Work to do:
- a) In the passage on Esan polities below, how many political units make up Esan?
- b) Render this sentence from the passage on Esan polities into French: "Thirty of the Esan groups are led by traditional rulers titled Onojie (pl. Enijie)."

Document passage:

= = =

THE ESAN POLITICS


The Esan Polities
  
By Lorenz, Carol Ann

Esan consists of thirty-five political units (Fig. 2, map) recognized by the Nigerian government. These polities were established at various times, and some have only recently gained government recognition as independent units.

The Traditional Rulers and Chiefs Edict (Bendel State 1979: A81) uses the term clan to represent each of the Esan polities, and defines the term variously as “ethnic unit,” and group of towns or villages with a common language" or a common ancestry. There are problems with each of these designations. As we have seen, for example, all Esans share the same ethnic identity which has been constructed and refined over time; the term "ethnic unit" would, therefore, properly include all of the independent polities of Esan. The term "clan, on the other hand, implies that its members are descendants of a common ancestor but, as we have seen, Esan communities often have heterogenous origins. Butcher, who recognizes the inadequacy of the term clan (1936: 2-3 re: Ekpoma), prefers “village group,” which is similar to the current “group of towns or villages” used by the Nigerian government.

1.    Compare Igor Kopytoff (1987: 7) who refers to the “. . . continuing reorganization of ethnic identities … " in Africa.

The designation “village group” introduces the factor of territoriality; Butcher (1936: 3) adds that those living on an Onojie's land owe him allegiance. While the designation village group may be technically correct, this language undervalues the political structure of Esan by not fully recognizing the importance of the leader.

Thirty of the Esan groups are led by traditional rulers titled Onojie (pl. Enijie). Of the others, which have recognized clan Heads, Uzea once also had an Onojie. Egharevba, the Edo traditional historian, translates Onojie as “duke” (1957: 6); his frame of reference is from within the Benin imperial system which invests ultimate political  authority in the Oba. Also speaking from a Benin reference point, Bradbury (1957) uses the term "chief, and calls the territories of the Enijie chiefdoms. The title Onojie, however, is derived from the Edo/Esan term which the Esan people translate as “king.” The former Bendel State of Nigeria (1979: A82, A106) ranks the Onojie title in the same category as the Oba of Benin and regards each as a traditional ruler who holds the highest traditional authority within each Esan political unit.

= = =

Dataset content:
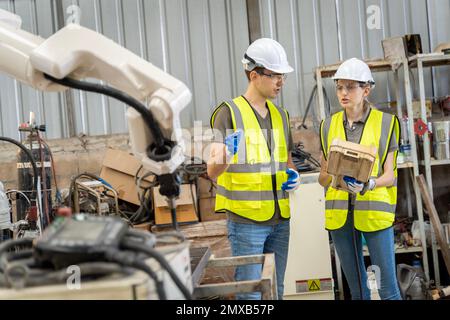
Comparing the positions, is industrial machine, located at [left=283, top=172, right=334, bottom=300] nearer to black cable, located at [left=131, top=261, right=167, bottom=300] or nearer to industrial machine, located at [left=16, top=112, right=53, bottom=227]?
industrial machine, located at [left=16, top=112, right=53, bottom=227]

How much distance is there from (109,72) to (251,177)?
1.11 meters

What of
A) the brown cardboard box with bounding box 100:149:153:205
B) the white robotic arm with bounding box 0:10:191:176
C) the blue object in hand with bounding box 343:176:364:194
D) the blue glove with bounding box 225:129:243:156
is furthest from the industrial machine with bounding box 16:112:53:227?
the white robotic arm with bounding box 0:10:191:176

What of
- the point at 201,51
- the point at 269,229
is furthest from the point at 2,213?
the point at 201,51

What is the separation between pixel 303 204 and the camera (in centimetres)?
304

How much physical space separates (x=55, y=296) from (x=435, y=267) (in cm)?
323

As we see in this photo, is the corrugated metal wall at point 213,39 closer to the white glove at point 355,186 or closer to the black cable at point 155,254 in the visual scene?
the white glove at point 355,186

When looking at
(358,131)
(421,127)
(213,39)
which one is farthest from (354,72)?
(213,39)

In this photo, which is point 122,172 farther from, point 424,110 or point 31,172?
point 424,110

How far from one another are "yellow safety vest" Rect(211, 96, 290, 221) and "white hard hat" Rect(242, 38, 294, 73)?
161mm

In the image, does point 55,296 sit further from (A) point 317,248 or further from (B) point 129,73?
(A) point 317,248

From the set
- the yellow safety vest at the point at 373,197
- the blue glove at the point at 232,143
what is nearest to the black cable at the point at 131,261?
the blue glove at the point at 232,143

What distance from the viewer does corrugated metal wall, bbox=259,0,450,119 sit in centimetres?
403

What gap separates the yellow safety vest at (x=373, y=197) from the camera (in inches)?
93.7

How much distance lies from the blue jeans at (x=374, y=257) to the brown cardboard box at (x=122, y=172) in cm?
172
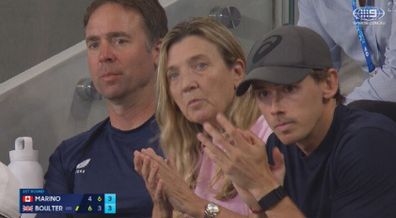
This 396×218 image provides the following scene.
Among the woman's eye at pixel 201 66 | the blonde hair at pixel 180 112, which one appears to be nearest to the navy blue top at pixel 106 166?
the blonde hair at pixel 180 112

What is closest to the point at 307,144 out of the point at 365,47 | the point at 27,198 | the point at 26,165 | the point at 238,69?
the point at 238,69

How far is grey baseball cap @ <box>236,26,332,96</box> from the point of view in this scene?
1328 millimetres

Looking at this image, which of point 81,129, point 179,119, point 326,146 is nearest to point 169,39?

= = =

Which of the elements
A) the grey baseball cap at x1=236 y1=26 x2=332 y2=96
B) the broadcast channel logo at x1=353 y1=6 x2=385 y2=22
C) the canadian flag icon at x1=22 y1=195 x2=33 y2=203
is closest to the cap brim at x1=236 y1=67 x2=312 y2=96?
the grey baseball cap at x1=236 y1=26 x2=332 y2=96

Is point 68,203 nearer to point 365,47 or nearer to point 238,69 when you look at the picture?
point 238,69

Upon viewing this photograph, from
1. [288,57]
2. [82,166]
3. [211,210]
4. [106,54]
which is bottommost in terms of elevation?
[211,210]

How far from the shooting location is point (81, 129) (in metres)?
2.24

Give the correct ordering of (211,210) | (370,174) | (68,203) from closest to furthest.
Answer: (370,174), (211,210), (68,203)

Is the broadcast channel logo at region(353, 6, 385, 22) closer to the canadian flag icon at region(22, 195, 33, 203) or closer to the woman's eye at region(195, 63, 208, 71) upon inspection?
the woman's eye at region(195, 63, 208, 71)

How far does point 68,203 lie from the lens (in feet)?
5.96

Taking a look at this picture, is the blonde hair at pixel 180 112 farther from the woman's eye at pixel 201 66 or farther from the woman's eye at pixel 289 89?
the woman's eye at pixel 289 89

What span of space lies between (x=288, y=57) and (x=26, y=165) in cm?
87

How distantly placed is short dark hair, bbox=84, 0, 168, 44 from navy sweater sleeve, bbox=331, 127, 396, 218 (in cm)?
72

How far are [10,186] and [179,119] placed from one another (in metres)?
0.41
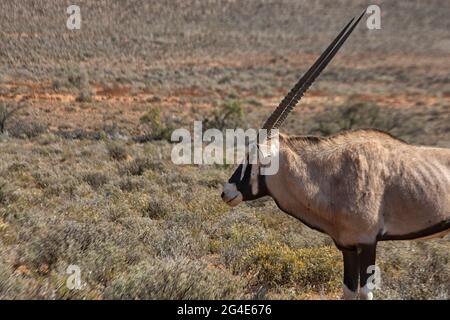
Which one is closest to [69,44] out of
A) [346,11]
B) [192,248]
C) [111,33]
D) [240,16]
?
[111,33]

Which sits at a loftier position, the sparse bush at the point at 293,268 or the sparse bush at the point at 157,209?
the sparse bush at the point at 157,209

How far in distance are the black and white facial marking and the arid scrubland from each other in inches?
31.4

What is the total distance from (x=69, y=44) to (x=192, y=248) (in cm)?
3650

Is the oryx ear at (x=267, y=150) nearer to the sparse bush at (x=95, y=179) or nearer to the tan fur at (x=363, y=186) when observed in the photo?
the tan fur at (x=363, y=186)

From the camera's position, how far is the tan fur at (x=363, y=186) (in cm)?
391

= = =

Exercise responses:
- a) Thirty-five.

- b) Trente des groupes esan sont dirigés par des souverains traditionnels portant le titre d'Onojie (pl. Enijie).